Copy only this range: the line with "family: Bovidae" through the final line of the material, inclusive at both ends.

DATA TO EXAMINE:
>>>
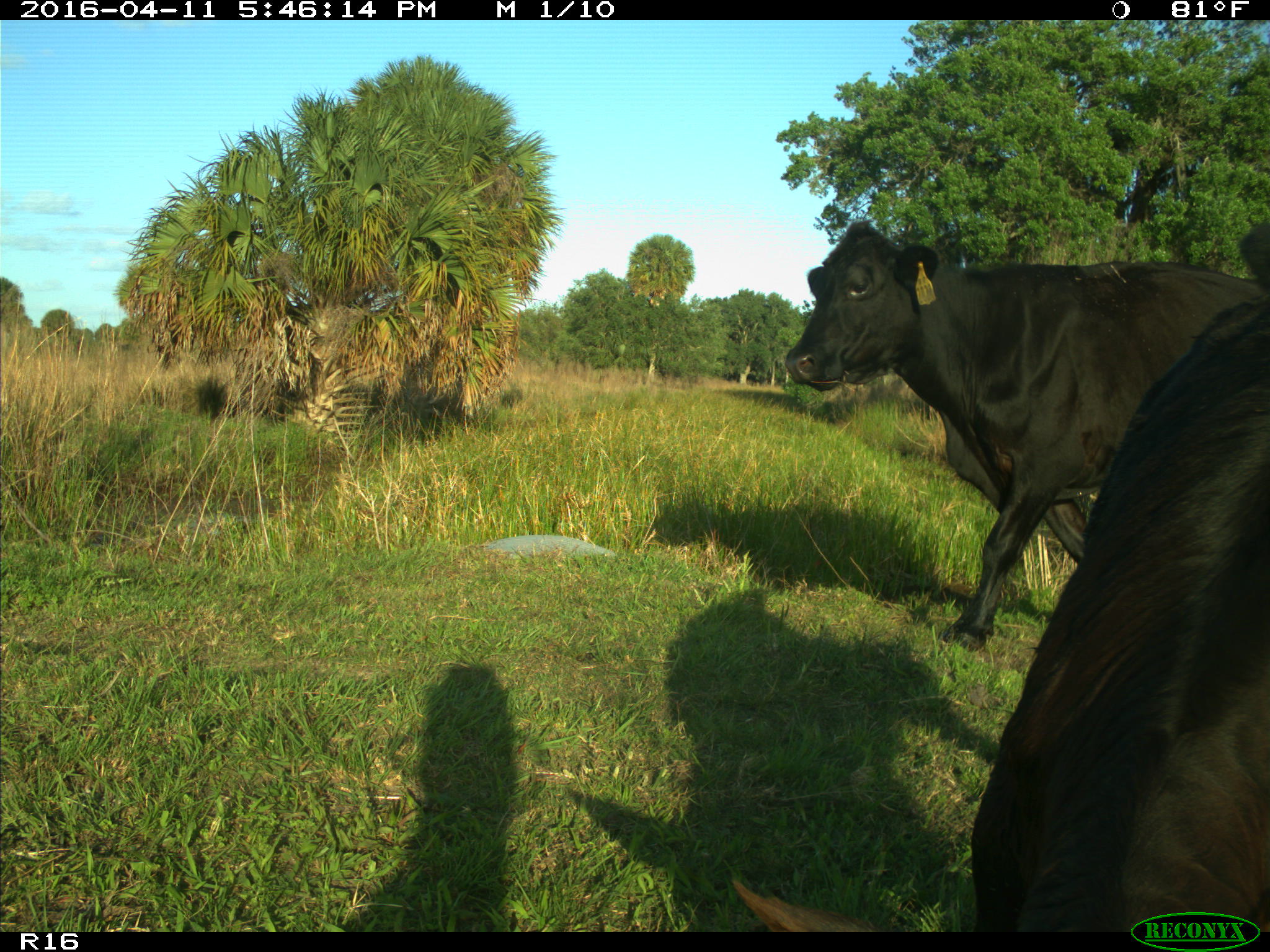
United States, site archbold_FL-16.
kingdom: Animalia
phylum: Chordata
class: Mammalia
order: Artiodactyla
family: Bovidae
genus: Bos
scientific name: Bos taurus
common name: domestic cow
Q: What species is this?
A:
<<<
TASK ANSWER:
family: Bovidae
genus: Bos
scientific name: Bos taurus
common name: domestic cow
Q: What species is this?
A:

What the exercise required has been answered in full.